- [What the task asks]:
Every record is to be copied unchanged, except that its pictures are removed.

Collected data
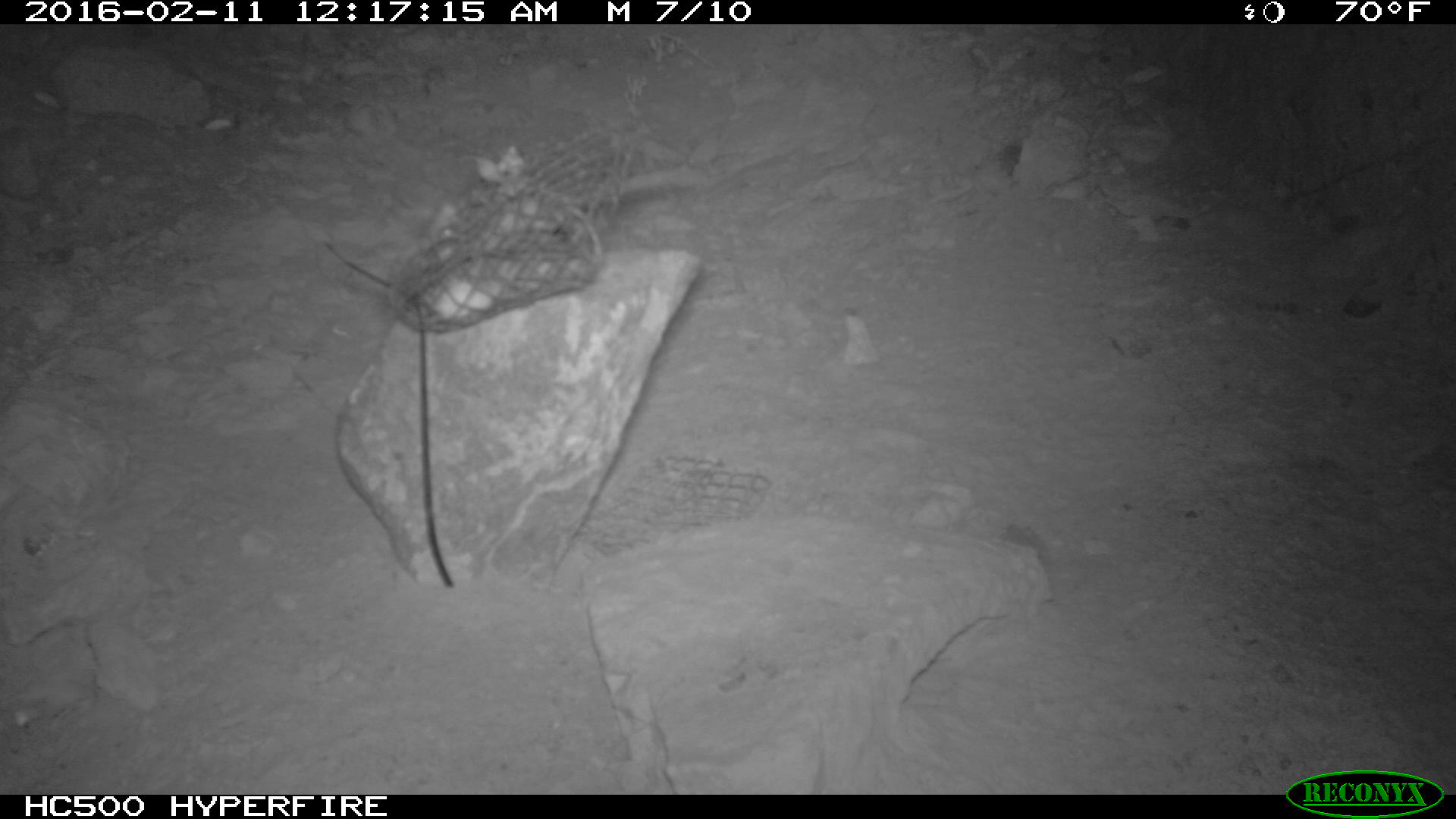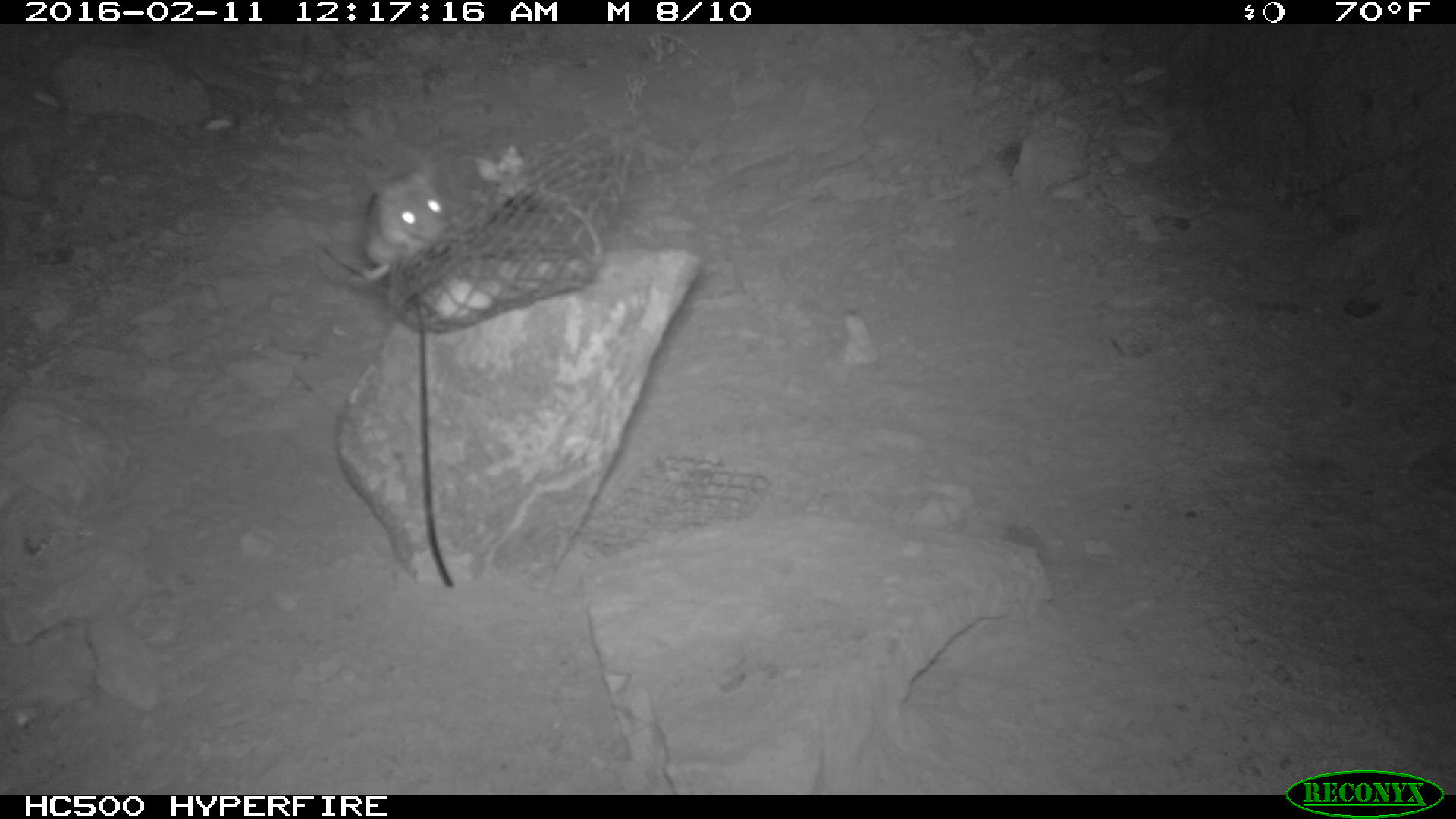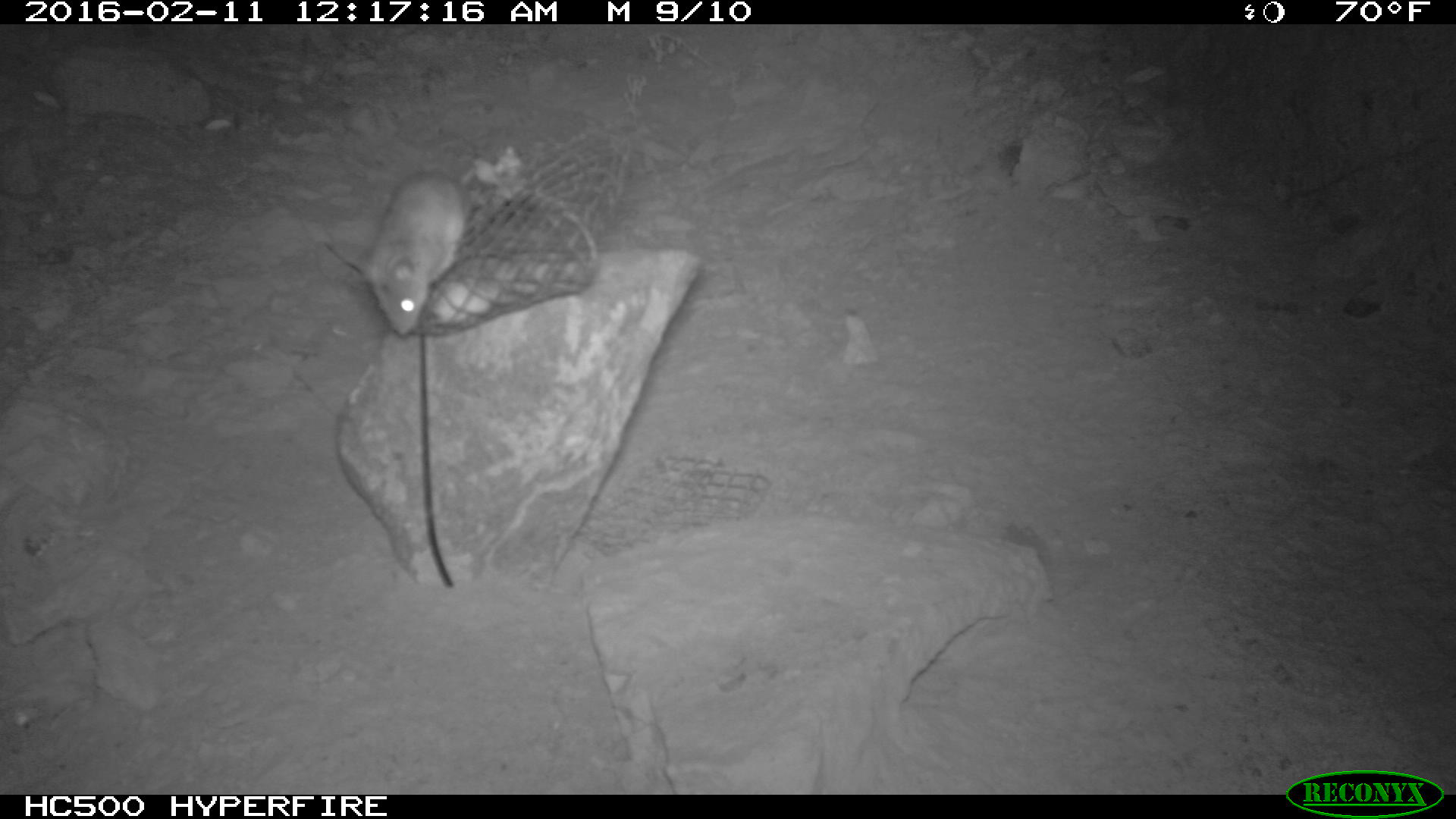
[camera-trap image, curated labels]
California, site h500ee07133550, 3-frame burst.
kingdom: Animalia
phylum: Chordata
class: Mammalia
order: Rodentia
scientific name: Rodentia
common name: rodent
Rodent (Rodentia).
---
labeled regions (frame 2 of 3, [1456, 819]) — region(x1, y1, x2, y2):
rodent: region(351, 156, 447, 281)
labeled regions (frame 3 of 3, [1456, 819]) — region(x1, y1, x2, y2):
rodent: region(357, 170, 466, 334)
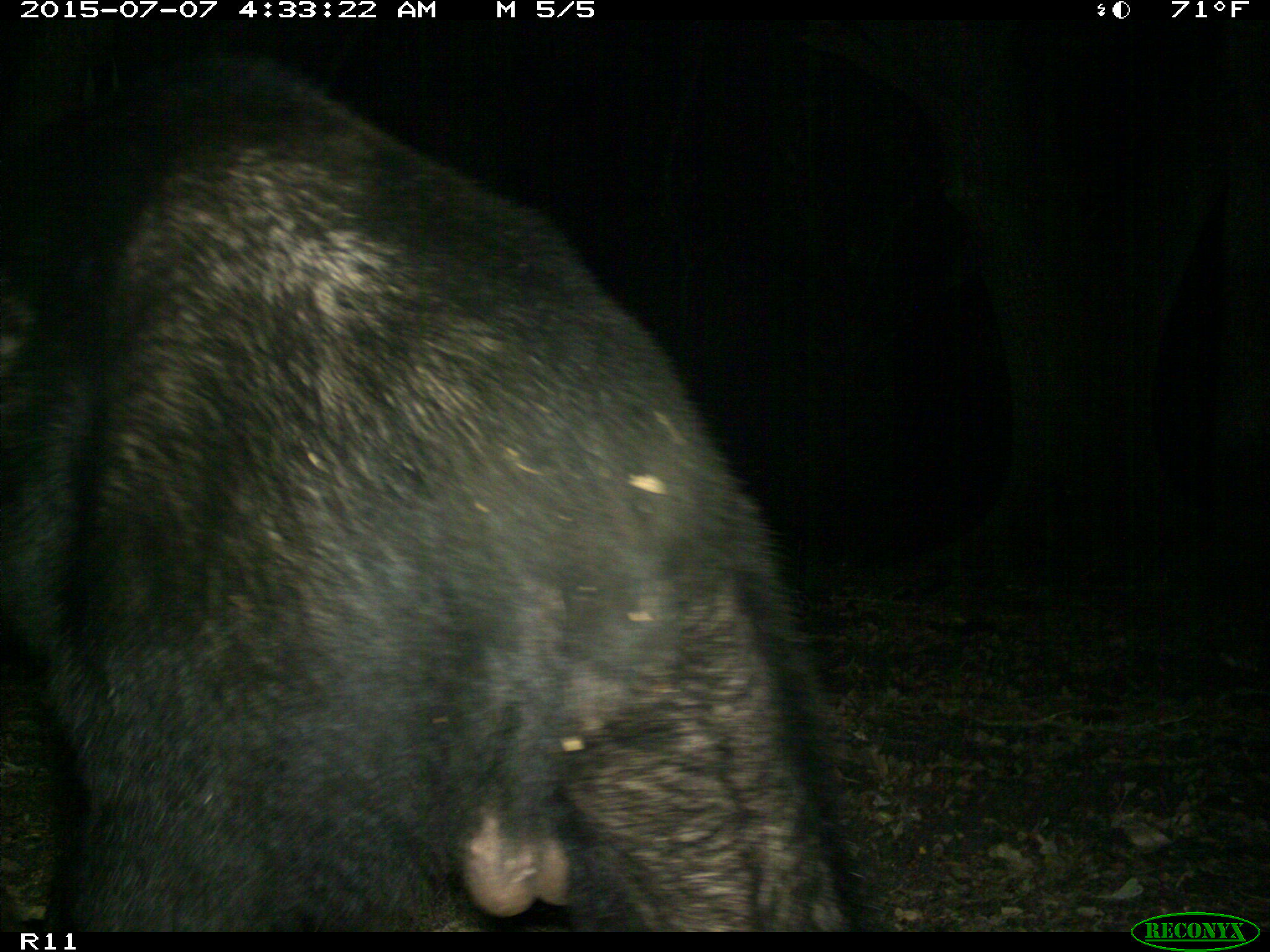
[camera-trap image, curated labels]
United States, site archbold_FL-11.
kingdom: Animalia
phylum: Chordata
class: Mammalia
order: Carnivora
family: Ursidae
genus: Ursus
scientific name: Ursus americanus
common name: american black bear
Ursus americanus (american black bear).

- [Response below]:
[camera-trap image, curated labels]
California, site h500ee07133550, 3-frame burst.
kingdom: Animalia
phylum: Chordata
class: Mammalia
order: Rodentia
scientific name: Rodentia
common name: rodent
Rodent (Rodentia).
---
labeled regions (frame 2 of 3, [1456, 819]) — region(x1, y1, x2, y2):
rodent: region(351, 156, 447, 281)
labeled regions (frame 3 of 3, [1456, 819]) — region(x1, y1, x2, y2):
rodent: region(357, 170, 466, 334)
[camera-trap image, curated labels]
United States, site archbold_FL-11.
kingdom: Animalia
phylum: Chordata
class: Mammalia
order: Carnivora
family: Ursidae
genus: Ursus
scientific name: Ursus americanus
common name: american black bear
Ursus americanus (american black bear).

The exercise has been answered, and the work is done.